Even when people do find me through Facebook, the comment section - the slow and easy conversation we used to have here on the blog itself - has all but disappeared. The comments appear on Facebook, or, more often, somebody shares a post on their own page, and the comments unfold there, where I can't see them, can't engage with them, can't learn from them. And so, the Facebook numbers game - the shares, the likes, the "seen by" totals - they become the end game, and they add to the saturation. Instead of easing the frenzy, they feed it.

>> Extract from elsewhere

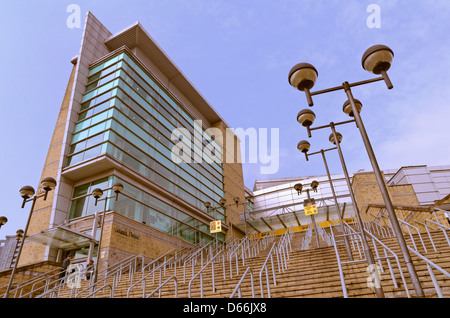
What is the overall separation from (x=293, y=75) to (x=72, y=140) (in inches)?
851

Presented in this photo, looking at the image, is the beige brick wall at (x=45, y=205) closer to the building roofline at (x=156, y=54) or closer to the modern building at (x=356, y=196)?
the building roofline at (x=156, y=54)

The lightning pace with which things are now shared and argued and refuted and celebrated and re-posted - it's exhausting. It has made me so fearful of shining the spotlight in the wrong place - of sharing too much of Bud's life, or of sharing the wrong things, in a way that they will take on a life of their own and the damage will be done before I've had a chance to reign it in, unpublish, and reconsider. The ubiquitous nature of social media has taken the joy out of blogging for me, and has replaced it with a passel of anxiety.

But I'm saturated. I need to get it out - to slow down and shape and think and reframe and share. So I'm going to do it, and I'm not going to tell anybody on Facebook about it. I'm just going to set up here on my porch with some iced coffee and freshly baked cookies, and if you happen to wander by, I hope you'll stop in.

Perhaps I'll find that without the boost of social media, I'm alone here in the forest - a tree that falls without anyone there to hear it. And then, I'll have some different decisions to make.

But right now, I'm feeling just a little less saturated than I was when I began writing this post, and that, at least, is a start.